# Sony AW-G170A



## realdan (Jan 26, 2008)

I got the Sony AW-G170A (firmware 1.62) and I am getting the power calibration error while burning DVD-R using nero 7, it burn OK with CD. 
The DVD-R brand is Verbatim.
SMPS: Corsair HX620
I connected one 4 pin cable directly to the dvd writer

On further check, the retail box that i got along with this drives is branded as Sony DRU-170C DVD+/-R 18X.

I m looking to update the firmware..but so far didn't find a suitable one..
Yeah and i have tried the suggestion provided in the archive but it wont work

Anybody facing the same problems? anybody have any idea?

or I have to return it..for claiming warranty...if i can solve then i dont want to go through the hassle of that


----------



## realdan (Jan 27, 2008)

update:
i got a sony DVD+RW and managed to burn a multi-session disc. However i couldnt see any content on it using the dvd drive...then i check the disc in another PC and found the files that I have written and the file is working fine...


----------



## varunprabhakar (Jan 27, 2008)

yes i have faced same issues in the past. i guess its just hereditary for tht sony drive. 
when i tried to get it repaired, i had to send it to rashi peripherals atleast 4 times because they just cudnt understand the problem. atlast they replaced it wid another drive. 
but yea, they were saying tht there is a prob wid firmware of such drives..


----------



## realdan (Jan 27, 2008)

i flash it with the firmware version 1.73...
same issue...
in fact it cannot read burnt dvd disc...it can read the movie dvd, digit dvd...

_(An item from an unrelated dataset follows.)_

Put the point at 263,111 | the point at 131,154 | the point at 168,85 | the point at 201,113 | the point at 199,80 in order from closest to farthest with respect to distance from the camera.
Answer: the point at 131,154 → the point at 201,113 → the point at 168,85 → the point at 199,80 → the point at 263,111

isobuster show the content of the disc and i can extract the content
nero info tool cannot show the size of the disc and show only the title
dvd decrypter said empty disc
nero burning rom 8 show the disc as empty
windows explorer cannot detect the disc..asking me to insert disc


----------



## realdan (Feb 1, 2008)

The driver detected a controller error on \Device\Harddisk0\D.

D is my dvd drive


----------



## quadroplex780 (Feb 1, 2008)

If u have an ide drive attached along with the sata drive(HDDS)then disable the ide hdd and see if the Sony drive reads the writed DVDs


----------



## realdan (Feb 2, 2008)

i have sata hdd and ide sony dvd drive

from what i see elsewhere...this particular range of drives from sony is really bad...this is the sixth months that i have had the drive...with very rare burning so far..since this is a new pc and there are plenty of space in my hdd so didnt bother about burning much

looks like it could be half dead?


----------